— Try it —
Pictures stay out of the copy. Transcribe exactly the lines from the line with "Surfingowiec kobieta z surfboard" through the final line of the records.

— Extracted material —
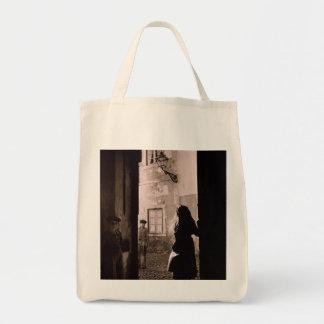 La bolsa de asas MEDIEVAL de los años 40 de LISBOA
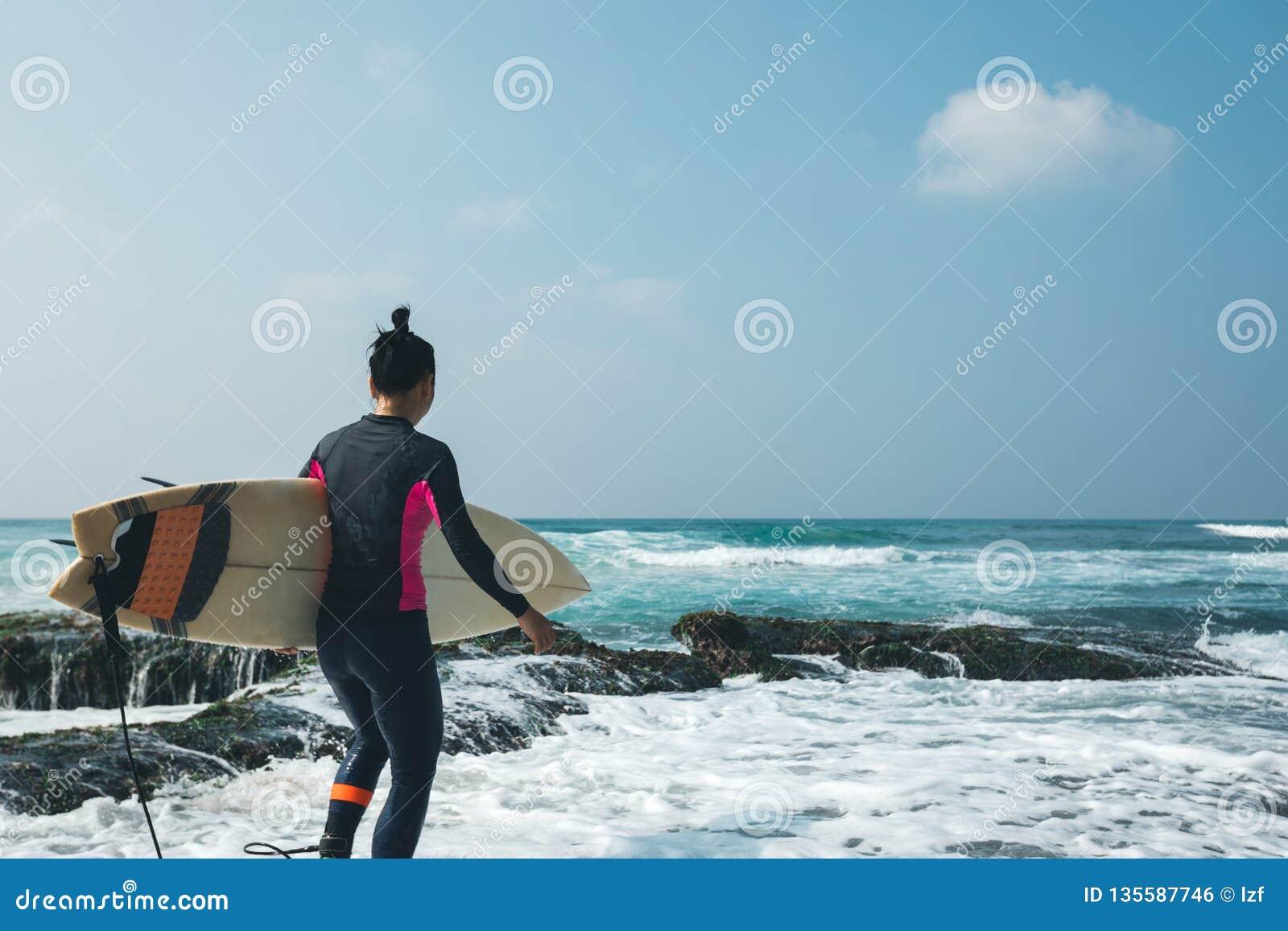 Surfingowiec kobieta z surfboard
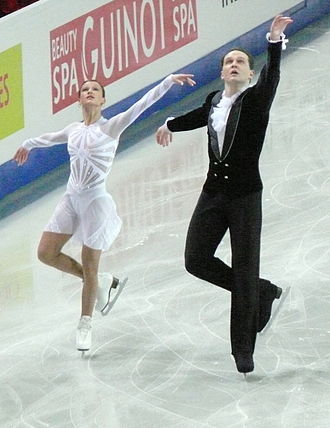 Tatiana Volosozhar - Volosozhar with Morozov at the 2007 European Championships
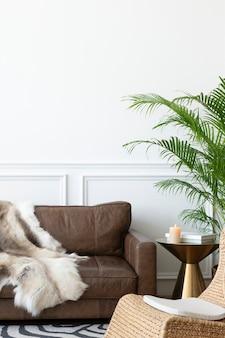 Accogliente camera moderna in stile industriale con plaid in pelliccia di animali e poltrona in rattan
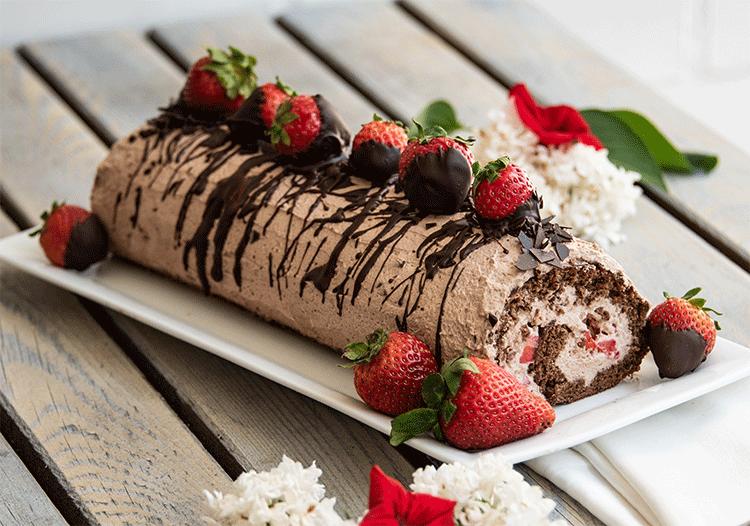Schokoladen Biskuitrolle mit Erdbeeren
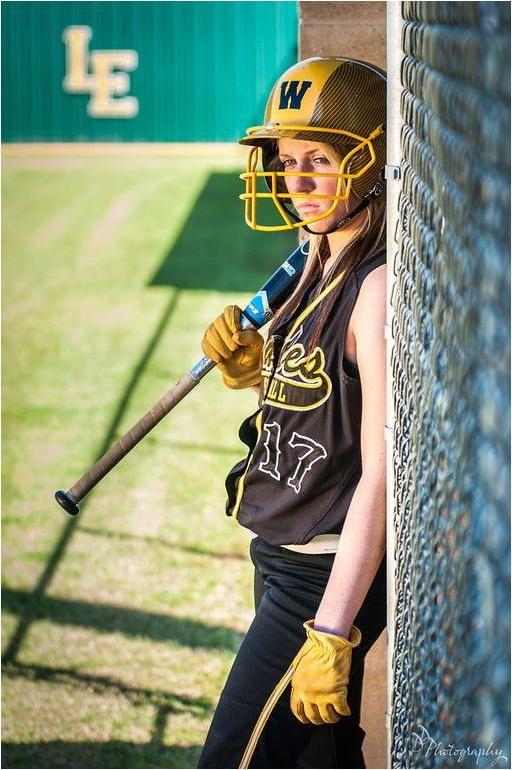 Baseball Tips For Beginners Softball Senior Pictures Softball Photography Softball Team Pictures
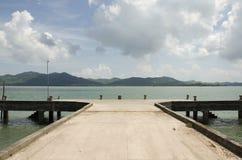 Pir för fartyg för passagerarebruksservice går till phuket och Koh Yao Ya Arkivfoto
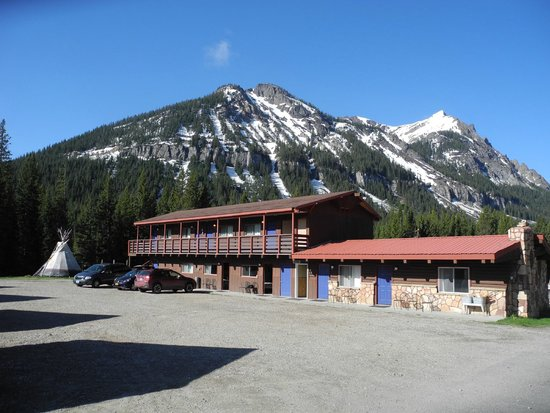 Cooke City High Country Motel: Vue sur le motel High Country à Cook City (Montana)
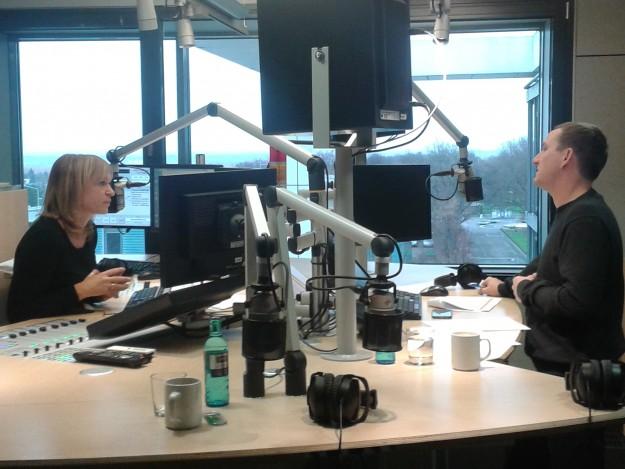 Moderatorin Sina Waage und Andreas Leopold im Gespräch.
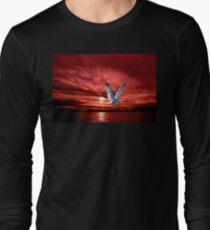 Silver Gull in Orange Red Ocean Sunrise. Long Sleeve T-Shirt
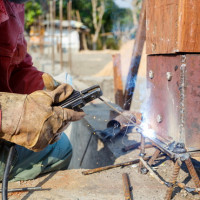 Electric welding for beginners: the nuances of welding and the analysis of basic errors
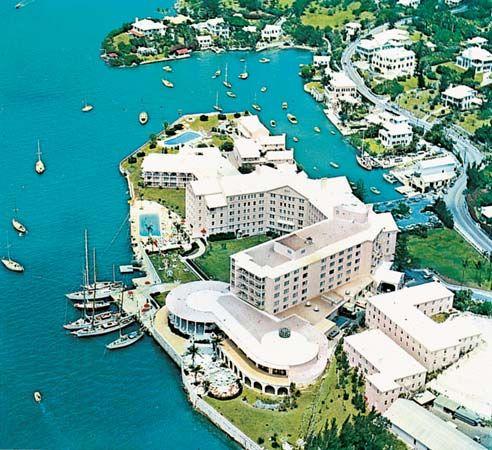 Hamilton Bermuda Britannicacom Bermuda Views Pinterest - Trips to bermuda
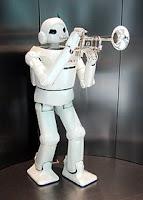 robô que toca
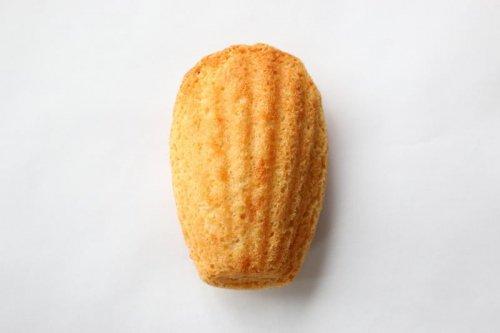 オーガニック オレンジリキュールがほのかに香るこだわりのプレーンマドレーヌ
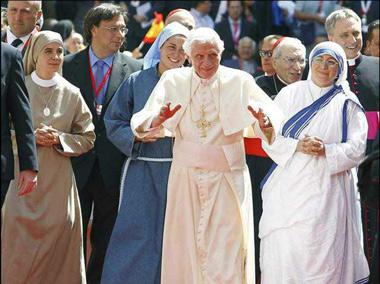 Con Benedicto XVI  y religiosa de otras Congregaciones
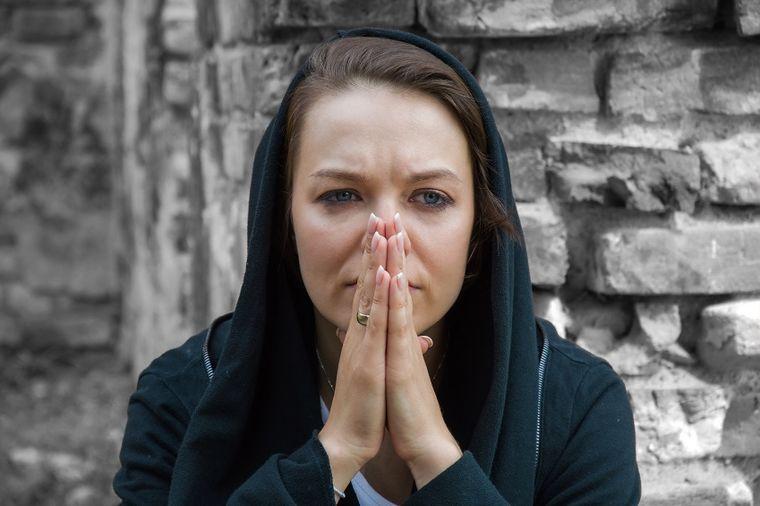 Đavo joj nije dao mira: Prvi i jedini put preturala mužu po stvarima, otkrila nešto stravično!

— Exercise solution —
 Surfingowiec kobieta z surfboard
 Tatiana Volosozhar - Volosozhar with Morozov at the 2007 European Championships
 Accogliente camera moderna in stile industriale con plaid in pelliccia di animali e poltrona in rattan
Schokoladen Biskuitrolle mit Erdbeeren
 Baseball Tips For Beginners Softball Senior Pictures Softball Photography Softball Team Pictures
 Pir för fartyg för passagerarebruksservice går till phuket och Koh Yao Ya Arkivfoto
 Cooke City High Country Motel: Vue sur le motel High Country à Cook City (Montana)
 Moderatorin Sina Waage und Andreas Leopold im Gespräch.
 Silver Gull in Orange Red Ocean Sunrise. Long Sleeve T-Shirt
 Electric welding for beginners: the nuances of welding and the analysis of basic errors
 Hamilton Bermuda Britannicacom Bermuda Views Pinterest - Trips to bermuda
 robô que toca
 オーガニック オレンジリキュールがほのかに香るこだわりのプレーンマドレーヌ
 Con Benedicto XVI  y religiosa de otras Congregaciones
 Đavo joj nije dao mira: Prvi i jedini put preturala mužu po stvarima, otkrila nešto stravično!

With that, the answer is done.